# Renewing desiccant packs?



## Arklatex (May 24, 2014)

I got my hands on a few of the large desiccant packs from work. About the size of a deck of cards. They have been exposed to the humidity for a good while before I got them. I've heard in the past that these things can be "recharged" I have seen tutorials on how to do this using ovens, microwave and dehydrators. Have any of yall done this? I would like to put these in some ammo cans if they can be safely recharged. Is there any health concerns regarding doing this since all techniques require the use of things we process food in?


----------



## Denton (Sep 18, 2012)

Arklatex said:


> I got my hands on a few of the large desiccant packs from work. About the size of a deck of cards. They have been exposed to the humidity for a good while before I got them. I've heard in the past that these things can be "recharged" I have seen tutorials on how to do this using ovens, microwave and dehydrators. Have any of yall done this? I would like to put these in some ammo cans if they can be safely recharged. Is there any health concerns regarding doing this since all techniques require the use of things we process food in?


Yup, you recharge them in the oven. Done it quite a few times.


----------



## Auntie (Oct 4, 2014)

Denton said:


> Yup, you recharge them in the oven. Done it quite a few times.

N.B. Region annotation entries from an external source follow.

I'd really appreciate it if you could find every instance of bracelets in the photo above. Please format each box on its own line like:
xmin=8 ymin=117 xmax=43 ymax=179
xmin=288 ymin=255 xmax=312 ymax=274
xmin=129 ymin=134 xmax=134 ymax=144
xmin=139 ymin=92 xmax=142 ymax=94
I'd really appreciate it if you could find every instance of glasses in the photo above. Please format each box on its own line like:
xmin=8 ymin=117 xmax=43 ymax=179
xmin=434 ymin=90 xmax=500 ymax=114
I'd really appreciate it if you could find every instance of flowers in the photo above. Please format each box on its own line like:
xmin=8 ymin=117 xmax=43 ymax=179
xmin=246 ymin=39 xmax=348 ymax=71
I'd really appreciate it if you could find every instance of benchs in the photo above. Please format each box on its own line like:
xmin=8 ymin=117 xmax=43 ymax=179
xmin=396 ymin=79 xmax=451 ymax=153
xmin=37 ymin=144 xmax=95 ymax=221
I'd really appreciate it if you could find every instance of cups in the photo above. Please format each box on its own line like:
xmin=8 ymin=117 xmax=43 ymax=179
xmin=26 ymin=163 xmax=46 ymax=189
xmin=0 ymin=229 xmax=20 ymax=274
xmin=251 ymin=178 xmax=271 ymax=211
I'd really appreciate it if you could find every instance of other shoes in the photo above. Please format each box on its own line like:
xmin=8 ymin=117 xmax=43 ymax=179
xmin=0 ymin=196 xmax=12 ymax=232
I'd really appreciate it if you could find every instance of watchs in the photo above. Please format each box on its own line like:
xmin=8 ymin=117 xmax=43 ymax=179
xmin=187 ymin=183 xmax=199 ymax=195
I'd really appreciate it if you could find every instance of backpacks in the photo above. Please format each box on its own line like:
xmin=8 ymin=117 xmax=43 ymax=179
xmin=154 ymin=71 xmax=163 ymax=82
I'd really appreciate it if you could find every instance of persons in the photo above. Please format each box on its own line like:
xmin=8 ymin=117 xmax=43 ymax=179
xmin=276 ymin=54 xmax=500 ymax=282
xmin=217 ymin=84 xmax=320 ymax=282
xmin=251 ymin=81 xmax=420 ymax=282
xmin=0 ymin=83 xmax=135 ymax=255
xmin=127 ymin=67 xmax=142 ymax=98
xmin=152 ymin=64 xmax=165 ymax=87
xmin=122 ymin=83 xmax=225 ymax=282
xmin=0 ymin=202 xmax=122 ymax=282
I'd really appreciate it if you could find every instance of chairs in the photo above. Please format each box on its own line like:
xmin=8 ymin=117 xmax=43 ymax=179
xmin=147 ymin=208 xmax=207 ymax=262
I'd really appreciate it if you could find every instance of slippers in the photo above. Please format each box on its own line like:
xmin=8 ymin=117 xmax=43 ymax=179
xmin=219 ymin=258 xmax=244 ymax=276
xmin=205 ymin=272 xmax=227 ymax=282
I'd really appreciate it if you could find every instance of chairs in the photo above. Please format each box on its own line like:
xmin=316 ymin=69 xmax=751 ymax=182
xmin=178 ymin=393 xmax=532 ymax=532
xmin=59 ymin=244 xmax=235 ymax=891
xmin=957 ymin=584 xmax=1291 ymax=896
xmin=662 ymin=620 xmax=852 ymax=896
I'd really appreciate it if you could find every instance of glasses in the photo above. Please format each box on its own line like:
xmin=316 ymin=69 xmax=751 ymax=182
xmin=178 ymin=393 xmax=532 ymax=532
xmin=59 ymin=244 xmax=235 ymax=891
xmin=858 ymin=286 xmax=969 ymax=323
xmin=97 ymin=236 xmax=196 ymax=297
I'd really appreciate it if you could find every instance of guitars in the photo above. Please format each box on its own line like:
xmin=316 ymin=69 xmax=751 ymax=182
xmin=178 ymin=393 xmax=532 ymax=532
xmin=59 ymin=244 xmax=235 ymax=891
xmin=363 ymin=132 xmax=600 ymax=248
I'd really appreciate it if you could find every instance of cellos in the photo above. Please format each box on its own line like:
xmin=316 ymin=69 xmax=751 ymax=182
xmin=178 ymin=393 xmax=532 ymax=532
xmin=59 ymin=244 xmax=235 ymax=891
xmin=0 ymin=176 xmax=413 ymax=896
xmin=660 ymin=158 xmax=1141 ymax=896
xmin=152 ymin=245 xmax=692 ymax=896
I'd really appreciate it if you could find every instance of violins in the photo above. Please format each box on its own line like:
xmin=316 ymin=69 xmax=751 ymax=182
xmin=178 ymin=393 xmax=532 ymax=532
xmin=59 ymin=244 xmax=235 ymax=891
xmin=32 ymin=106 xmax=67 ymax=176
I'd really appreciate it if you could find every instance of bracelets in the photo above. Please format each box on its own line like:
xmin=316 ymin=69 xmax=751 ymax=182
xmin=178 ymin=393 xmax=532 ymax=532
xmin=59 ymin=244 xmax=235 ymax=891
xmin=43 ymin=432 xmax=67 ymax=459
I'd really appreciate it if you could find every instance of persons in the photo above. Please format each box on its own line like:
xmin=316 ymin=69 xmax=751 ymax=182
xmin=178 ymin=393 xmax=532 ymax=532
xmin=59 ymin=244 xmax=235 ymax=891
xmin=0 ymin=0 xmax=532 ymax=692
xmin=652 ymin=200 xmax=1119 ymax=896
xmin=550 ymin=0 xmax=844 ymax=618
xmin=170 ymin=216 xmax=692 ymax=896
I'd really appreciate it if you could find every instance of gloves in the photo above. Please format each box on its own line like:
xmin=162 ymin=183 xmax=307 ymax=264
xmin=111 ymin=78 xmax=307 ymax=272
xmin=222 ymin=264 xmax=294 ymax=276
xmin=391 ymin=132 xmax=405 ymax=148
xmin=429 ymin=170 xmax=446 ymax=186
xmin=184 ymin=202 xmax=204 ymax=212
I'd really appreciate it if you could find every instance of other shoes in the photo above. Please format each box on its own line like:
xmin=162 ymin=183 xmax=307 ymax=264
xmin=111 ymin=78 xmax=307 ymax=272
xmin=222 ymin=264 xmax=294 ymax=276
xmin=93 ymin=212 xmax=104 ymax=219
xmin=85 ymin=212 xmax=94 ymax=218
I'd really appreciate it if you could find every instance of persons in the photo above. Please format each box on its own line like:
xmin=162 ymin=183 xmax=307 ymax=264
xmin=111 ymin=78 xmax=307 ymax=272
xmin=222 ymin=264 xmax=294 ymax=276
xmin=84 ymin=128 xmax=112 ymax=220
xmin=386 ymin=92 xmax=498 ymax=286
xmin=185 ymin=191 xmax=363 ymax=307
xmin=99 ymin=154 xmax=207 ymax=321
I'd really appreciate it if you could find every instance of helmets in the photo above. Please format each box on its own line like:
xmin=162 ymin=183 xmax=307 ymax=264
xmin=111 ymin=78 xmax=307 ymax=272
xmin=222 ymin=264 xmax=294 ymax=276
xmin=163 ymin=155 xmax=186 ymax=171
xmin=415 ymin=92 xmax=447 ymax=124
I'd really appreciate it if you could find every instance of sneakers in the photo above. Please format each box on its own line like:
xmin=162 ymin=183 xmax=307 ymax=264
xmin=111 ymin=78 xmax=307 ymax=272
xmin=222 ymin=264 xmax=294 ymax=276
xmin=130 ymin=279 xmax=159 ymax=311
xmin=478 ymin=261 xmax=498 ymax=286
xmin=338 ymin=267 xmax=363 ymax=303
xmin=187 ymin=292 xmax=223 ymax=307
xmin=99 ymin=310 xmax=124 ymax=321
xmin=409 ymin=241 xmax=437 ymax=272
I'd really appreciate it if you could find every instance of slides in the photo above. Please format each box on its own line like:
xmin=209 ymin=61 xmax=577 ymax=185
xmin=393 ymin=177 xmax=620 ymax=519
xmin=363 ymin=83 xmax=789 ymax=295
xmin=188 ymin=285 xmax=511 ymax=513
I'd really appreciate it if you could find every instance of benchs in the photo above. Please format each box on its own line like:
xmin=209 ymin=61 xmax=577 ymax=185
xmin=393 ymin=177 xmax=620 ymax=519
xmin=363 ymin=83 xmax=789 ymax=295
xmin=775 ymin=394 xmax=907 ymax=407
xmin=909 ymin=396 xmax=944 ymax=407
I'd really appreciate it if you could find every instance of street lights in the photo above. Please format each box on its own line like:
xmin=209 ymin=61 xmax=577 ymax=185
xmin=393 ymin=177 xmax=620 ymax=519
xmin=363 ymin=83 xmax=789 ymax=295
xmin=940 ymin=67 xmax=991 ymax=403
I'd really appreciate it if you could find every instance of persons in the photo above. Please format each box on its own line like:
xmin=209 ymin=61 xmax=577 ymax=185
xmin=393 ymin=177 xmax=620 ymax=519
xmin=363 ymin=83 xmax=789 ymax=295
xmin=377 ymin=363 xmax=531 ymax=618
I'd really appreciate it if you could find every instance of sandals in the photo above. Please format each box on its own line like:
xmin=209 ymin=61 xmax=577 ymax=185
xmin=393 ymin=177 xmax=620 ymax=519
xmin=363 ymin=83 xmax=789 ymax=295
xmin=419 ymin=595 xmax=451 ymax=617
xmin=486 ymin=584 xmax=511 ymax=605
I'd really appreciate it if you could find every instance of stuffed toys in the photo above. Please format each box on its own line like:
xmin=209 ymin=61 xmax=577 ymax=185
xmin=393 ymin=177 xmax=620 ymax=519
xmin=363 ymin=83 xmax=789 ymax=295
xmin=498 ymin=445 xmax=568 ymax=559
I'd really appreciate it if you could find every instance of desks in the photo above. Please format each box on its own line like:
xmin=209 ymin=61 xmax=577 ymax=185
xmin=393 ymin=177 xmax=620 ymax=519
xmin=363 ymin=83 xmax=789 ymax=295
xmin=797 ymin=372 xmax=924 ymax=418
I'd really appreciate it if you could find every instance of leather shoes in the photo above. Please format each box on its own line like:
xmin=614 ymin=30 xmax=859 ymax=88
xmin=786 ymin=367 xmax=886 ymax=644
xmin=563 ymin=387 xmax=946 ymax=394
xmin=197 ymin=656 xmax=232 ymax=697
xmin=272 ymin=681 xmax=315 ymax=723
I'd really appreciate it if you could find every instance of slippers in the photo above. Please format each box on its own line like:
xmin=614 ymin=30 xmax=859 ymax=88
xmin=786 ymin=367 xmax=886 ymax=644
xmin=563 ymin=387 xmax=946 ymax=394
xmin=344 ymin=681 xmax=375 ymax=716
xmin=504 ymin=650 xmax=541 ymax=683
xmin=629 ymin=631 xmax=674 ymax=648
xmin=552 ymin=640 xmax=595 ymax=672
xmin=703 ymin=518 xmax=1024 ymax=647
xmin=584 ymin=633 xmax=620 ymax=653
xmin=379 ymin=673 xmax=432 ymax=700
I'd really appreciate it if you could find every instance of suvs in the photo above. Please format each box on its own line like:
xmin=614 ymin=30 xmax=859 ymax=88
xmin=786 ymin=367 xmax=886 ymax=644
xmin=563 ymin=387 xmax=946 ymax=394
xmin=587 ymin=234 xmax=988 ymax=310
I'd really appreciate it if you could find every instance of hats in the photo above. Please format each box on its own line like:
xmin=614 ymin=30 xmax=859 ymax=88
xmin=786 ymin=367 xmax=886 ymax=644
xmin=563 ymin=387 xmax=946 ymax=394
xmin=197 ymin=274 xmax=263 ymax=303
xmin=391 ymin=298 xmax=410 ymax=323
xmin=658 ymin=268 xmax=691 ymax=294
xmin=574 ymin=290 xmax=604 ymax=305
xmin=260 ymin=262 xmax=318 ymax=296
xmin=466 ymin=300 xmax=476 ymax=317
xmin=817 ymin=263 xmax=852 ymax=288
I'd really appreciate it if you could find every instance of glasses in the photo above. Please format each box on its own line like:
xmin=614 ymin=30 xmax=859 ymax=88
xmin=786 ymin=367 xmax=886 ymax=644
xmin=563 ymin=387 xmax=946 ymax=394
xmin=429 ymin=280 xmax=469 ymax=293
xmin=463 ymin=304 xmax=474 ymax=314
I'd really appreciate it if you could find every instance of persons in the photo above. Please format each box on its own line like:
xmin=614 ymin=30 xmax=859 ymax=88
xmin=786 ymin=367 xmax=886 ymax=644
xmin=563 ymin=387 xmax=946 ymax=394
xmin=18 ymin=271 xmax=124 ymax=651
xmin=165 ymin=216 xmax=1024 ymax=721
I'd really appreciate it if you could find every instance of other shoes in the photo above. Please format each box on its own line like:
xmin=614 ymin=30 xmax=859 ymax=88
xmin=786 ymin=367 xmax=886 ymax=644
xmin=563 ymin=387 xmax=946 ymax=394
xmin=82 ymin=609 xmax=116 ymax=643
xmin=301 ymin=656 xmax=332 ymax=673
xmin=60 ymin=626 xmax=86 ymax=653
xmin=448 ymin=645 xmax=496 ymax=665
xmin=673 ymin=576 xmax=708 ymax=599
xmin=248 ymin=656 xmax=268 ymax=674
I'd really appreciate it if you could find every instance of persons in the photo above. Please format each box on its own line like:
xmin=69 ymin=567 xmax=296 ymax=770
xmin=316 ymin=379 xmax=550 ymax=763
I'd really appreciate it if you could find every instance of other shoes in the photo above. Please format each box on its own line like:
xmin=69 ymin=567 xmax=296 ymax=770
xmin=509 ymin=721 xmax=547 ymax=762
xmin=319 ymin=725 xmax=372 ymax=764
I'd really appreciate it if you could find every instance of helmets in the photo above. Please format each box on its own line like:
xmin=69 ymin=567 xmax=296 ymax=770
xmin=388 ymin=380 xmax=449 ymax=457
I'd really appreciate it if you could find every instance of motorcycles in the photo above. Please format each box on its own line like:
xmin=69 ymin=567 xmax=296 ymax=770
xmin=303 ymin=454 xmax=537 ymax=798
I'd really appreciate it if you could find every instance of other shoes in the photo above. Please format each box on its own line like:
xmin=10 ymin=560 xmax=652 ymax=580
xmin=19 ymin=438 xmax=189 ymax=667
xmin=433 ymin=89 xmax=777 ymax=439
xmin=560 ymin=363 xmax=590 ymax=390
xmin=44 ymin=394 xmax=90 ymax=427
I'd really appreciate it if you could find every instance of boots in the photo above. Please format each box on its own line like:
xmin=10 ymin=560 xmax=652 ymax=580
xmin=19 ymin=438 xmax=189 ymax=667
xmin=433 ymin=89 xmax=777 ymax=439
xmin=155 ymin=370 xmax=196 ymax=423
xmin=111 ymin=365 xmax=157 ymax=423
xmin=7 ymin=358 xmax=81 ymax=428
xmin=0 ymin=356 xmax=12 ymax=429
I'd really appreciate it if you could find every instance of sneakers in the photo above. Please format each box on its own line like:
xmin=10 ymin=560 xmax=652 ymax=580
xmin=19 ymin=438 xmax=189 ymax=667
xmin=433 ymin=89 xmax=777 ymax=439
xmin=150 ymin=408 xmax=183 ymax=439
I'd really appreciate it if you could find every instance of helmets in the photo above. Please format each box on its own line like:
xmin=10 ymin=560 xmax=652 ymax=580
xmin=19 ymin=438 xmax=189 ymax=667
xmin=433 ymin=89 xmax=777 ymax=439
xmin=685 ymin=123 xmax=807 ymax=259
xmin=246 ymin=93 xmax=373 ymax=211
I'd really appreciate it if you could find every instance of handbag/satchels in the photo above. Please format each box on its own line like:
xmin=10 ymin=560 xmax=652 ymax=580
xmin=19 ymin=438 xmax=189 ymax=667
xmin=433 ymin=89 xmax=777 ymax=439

Are you going to tell us how you have done it or should we google it and hope that we pick the correct way?


----------



## Farmboyc (May 9, 2015)

Only health concerns would be if these packs absorbed anything other that water vapor. If they were in a chemical rich environment I would keep them out of the oven. A toaster oven works well. Just set the oven temp above the boiling point of water and it will drive the water vapor put of the silica gel.


----------



## Mad Trapper (Feb 12, 2014)

Arklatex said:


> I got my hands on a few of the large desiccant packs from work. About the size of a deck of cards. They have been exposed to the humidity for a good while before I got them. I've heard in the past that these things can be "recharged" I have seen tutorials on how to do this using ovens, microwave and dehydrators. Have any of yall done this? I would like to put these in some ammo cans if they can be safely recharged. Is there any health concerns regarding doing this since all techniques require the use of things we process food in?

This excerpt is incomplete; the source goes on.